- **Exercise directions**
Within the data that follows, set down exactly the lines from the one containing "Познавательная готовность ребенка к школе" through the one containing "以上因素导致红坳受纳场堆填体含水率高，在堆填体底部形成软弱滑动带。事故发生后，现场 57 个位置的", both ends included.
+++ Supplied information
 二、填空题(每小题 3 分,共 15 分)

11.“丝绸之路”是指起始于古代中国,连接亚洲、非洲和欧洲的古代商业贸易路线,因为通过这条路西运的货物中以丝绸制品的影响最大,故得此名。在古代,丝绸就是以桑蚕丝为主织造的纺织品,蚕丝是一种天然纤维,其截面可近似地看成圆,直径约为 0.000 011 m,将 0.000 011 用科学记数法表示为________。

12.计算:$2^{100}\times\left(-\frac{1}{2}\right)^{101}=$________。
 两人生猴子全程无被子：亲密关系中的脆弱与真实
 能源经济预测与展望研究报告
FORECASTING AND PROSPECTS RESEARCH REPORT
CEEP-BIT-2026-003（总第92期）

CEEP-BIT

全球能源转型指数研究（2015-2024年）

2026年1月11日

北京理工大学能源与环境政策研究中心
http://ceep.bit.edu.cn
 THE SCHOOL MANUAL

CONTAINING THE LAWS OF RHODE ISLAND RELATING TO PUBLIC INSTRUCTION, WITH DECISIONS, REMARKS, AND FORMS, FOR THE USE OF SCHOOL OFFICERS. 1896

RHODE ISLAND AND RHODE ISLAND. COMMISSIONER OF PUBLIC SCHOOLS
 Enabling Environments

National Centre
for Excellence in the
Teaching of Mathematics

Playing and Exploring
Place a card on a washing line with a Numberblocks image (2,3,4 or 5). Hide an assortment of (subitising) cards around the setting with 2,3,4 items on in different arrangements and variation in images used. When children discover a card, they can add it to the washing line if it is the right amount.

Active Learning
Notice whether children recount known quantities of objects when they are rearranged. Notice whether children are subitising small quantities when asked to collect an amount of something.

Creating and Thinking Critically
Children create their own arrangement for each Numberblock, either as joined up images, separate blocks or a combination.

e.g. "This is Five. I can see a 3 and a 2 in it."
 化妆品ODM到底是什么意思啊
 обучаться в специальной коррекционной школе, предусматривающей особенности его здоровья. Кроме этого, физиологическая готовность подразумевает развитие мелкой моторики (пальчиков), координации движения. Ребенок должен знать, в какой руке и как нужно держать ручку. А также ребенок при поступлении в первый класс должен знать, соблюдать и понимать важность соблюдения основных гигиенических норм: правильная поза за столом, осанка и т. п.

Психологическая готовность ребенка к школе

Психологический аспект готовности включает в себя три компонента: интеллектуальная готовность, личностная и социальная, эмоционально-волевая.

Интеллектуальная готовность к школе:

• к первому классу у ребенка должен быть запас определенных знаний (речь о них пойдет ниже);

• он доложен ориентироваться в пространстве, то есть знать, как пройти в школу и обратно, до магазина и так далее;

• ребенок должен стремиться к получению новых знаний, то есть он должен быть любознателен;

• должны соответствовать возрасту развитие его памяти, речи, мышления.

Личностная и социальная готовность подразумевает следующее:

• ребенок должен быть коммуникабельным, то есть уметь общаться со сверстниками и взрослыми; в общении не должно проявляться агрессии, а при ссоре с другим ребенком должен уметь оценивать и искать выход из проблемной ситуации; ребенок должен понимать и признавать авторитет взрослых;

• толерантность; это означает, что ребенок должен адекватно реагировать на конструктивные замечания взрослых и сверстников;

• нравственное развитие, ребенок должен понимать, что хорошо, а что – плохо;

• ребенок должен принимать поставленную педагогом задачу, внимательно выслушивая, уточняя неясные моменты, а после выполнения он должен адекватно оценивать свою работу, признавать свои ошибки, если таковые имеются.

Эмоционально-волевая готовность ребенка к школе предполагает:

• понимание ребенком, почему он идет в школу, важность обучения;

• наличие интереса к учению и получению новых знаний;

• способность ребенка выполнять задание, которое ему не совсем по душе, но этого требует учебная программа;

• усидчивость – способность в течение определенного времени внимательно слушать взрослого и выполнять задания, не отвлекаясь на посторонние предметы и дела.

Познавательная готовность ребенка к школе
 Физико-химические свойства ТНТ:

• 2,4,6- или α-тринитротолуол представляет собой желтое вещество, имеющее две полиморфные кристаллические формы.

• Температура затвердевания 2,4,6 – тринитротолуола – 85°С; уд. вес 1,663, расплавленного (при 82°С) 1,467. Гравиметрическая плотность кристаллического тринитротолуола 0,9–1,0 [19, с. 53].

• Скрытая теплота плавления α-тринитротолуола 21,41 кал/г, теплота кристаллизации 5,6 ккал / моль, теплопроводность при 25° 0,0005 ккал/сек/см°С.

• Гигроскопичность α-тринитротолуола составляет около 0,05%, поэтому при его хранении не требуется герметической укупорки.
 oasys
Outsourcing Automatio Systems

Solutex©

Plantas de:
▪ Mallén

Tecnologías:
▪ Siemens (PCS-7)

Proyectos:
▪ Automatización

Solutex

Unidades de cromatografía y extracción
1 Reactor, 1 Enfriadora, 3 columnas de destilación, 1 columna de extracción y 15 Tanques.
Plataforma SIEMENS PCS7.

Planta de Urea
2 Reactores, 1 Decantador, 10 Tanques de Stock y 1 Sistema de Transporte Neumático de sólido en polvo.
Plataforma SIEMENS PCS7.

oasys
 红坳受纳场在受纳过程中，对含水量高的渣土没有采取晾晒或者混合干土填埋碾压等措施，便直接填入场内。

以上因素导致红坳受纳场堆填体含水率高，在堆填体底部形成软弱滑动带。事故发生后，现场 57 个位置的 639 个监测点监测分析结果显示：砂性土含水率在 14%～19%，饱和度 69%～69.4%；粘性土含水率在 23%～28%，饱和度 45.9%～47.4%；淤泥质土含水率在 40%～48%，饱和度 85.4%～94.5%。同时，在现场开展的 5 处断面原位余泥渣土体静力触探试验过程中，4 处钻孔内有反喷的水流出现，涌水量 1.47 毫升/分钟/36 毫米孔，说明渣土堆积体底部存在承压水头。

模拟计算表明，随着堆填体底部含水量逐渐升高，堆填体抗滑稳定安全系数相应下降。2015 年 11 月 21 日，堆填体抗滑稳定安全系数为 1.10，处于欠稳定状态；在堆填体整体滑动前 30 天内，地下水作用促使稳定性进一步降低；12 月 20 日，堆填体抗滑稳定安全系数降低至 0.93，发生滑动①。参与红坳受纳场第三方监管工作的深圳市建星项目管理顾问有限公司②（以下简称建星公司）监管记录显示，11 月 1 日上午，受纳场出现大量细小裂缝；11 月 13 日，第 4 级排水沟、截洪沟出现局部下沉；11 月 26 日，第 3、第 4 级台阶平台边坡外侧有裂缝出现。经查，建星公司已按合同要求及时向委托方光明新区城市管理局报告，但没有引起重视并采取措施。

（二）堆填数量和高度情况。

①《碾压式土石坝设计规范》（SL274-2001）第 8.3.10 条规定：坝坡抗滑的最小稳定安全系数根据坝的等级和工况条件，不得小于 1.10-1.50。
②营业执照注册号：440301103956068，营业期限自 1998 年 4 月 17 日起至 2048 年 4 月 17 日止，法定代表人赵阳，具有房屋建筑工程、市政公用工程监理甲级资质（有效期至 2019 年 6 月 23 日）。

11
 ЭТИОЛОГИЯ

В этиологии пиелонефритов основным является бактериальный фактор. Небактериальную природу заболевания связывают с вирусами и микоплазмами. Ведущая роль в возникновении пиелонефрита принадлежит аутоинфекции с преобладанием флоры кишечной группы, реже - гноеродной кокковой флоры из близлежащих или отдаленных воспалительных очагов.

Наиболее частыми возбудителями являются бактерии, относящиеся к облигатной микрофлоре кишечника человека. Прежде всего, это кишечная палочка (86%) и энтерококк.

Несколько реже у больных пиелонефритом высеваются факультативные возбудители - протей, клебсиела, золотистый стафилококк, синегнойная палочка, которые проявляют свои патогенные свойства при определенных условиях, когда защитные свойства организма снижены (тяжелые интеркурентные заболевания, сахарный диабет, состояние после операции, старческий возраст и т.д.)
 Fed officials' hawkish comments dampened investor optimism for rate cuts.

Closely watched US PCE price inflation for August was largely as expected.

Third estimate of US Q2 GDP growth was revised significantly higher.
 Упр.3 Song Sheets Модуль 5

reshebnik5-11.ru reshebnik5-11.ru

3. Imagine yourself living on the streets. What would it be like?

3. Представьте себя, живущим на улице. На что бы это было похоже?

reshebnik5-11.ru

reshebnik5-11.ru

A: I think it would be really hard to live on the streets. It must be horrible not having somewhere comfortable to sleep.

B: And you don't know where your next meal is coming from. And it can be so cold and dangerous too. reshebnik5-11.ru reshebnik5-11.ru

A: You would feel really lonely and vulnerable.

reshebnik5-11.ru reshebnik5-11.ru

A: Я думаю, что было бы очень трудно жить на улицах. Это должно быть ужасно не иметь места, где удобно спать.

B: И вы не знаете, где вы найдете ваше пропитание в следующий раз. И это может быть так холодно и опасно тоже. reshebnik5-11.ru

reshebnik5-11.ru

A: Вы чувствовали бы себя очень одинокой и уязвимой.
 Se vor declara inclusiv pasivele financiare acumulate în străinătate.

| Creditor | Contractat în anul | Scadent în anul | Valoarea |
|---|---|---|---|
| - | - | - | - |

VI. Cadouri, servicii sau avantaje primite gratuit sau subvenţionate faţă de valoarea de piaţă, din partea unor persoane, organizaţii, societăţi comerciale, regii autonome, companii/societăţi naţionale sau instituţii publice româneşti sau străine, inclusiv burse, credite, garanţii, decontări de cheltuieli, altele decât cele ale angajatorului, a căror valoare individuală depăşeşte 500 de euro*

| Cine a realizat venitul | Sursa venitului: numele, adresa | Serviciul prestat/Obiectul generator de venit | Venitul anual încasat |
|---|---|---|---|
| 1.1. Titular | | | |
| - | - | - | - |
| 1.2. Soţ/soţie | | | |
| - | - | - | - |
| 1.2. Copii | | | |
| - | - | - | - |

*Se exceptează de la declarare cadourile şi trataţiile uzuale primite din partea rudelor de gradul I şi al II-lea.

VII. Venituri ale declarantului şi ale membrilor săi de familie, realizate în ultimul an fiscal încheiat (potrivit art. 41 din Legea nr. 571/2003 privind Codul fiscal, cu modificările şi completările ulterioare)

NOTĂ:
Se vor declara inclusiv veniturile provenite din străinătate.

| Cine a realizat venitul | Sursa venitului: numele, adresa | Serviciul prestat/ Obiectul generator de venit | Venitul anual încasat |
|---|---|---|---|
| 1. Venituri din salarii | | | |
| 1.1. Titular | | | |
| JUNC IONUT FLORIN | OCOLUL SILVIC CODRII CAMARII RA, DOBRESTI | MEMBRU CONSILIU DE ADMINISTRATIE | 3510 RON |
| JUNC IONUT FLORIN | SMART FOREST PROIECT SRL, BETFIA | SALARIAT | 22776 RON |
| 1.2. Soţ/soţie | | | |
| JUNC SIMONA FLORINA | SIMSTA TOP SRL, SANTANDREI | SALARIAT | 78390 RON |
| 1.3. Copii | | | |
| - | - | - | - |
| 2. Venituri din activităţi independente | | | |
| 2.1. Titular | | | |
++++++
- **Result of the exercise**
Познавательная готовность ребенка к школе
 Физико-химические свойства ТНТ:

• 2,4,6- или α-тринитротолуол представляет собой желтое вещество, имеющее две полиморфные кристаллические формы.

• Температура затвердевания 2,4,6 – тринитротолуола – 85°С; уд. вес 1,663, расплавленного (при 82°С) 1,467. Гравиметрическая плотность кристаллического тринитротолуола 0,9–1,0 [19, с. 53].

• Скрытая теплота плавления α-тринитротолуола 21,41 кал/г, теплота кристаллизации 5,6 ккал / моль, теплопроводность при 25° 0,0005 ккал/сек/см°С.

• Гигроскопичность α-тринитротолуола составляет около 0,05%, поэтому при его хранении не требуется герметической укупорки.
 oasys
Outsourcing Automatio Systems

Solutex©

Plantas de:
▪ Mallén

Tecnologías:
▪ Siemens (PCS-7)

Proyectos:
▪ Automatización

Solutex

Unidades de cromatografía y extracción
1 Reactor, 1 Enfriadora, 3 columnas de destilación, 1 columna de extracción y 15 Tanques.
Plataforma SIEMENS PCS7.

Planta de Urea
2 Reactores, 1 Decantador, 10 Tanques de Stock y 1 Sistema de Transporte Neumático de sólido en polvo.
Plataforma SIEMENS PCS7.

oasys
 红坳受纳场在受纳过程中，对含水量高的渣土没有采取晾晒或者混合干土填埋碾压等措施，便直接填入场内。

以上因素导致红坳受纳场堆填体含水率高，在堆填体底部形成软弱滑动带。事故发生后，现场 57 个位置的 639 个监测点监测分析结果显示：砂性土含水率在 14%～19%，饱和度 69%～69.4%；粘性土含水率在 23%～28%，饱和度 45.9%～47.4%；淤泥质土含水率在 40%～48%，饱和度 85.4%～94.5%。同时，在现场开展的 5 处断面原位余泥渣土体静力触探试验过程中，4 处钻孔内有反喷的水流出现，涌水量 1.47 毫升/分钟/36 毫米孔，说明渣土堆积体底部存在承压水头。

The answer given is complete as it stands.